Das RTL-Theater setzt jedoch nicht nur auf Verunsicherung und Identifikation - gerade weil ich nicht weiß, ob Sarah recht hat, kann ich so gut mit anderen darüber diskutieren und mich auf eine Seite schlagen -, sondern auch auf höchstmögliche Kontraste. Vor allem in Gestalt von Dirk Bach und Sonja Zietlow. Bachs Kostüme, Zietlows Grimassen: Das ist völlig entrückt, drüber, daneben, närrisch. Die Dialoge zwischen den beiden sind pointiert, oft ungemein lustig, manchmal überraschend tiefgründig und selten dumm.
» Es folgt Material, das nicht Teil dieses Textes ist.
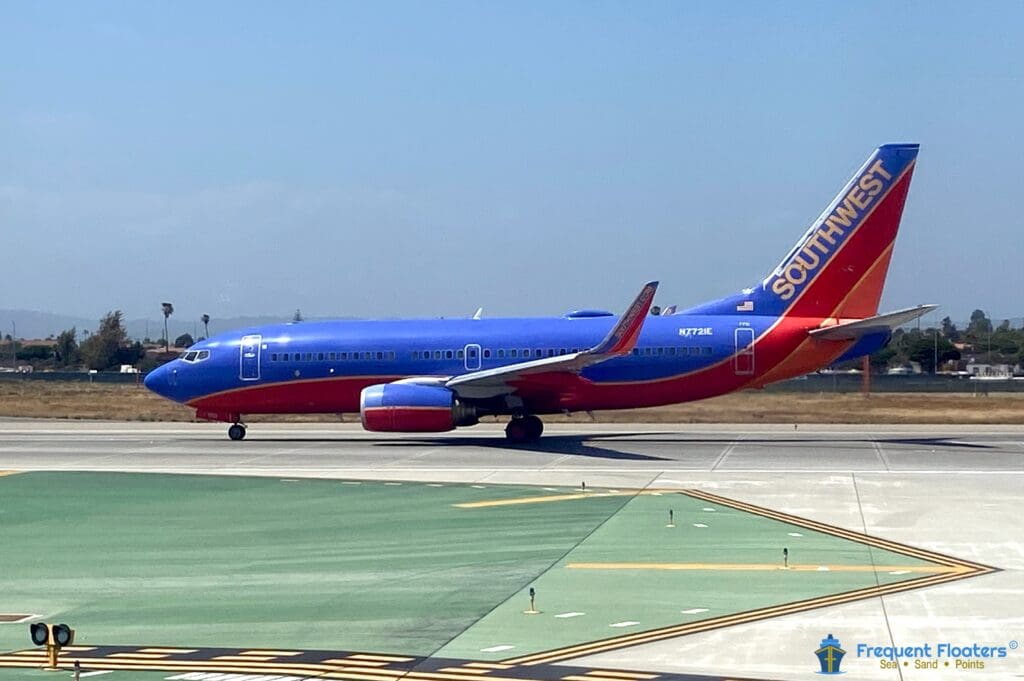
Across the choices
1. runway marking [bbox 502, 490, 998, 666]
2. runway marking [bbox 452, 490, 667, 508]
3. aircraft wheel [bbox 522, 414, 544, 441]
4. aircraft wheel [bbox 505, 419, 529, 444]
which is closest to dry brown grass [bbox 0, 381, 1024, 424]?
aircraft wheel [bbox 522, 414, 544, 441]

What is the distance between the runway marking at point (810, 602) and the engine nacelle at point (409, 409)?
16.1 m

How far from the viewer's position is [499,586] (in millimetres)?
14883

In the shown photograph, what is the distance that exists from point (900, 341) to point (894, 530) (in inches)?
4215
Danke dafür.

Ja, ich weiß: Schon bald werde ich das "Dschungelcamp" vergessen haben. Aber gerade wäre ich überaus traurig, würde Peer das nicht gewinnen, dieser sensible, ehrliche, tragische Clown. (Sven Stillich)

Kontra:

Es gibt Menschen, die haben panische Angst vor Spinnen ("Arachnophobie") oder Angst vor Erdnussbutter, die am Gaumen kleben bleibt ("Arachibutyrophobie"). Und ich habe Angst vor meiner TV-Fernbedienung, vielleicht ist das eine Untergruppe der "Koumpounophobie", der Angst vor Knöpfen.

Bis vor einem Jahr war das überhaupt kein Problem. Die Fernbedienung meines uralten Röhrengerätes war maximal eine Nahbedienung. Sie funktionierte nur bis zu einer Entfernung von 30 Zentimetern, das Programm bestimmte meine Faulheit. 20 Uhr: "Tagesschau" auf Phoenix. Anschließend eine Doku auf Phoenix.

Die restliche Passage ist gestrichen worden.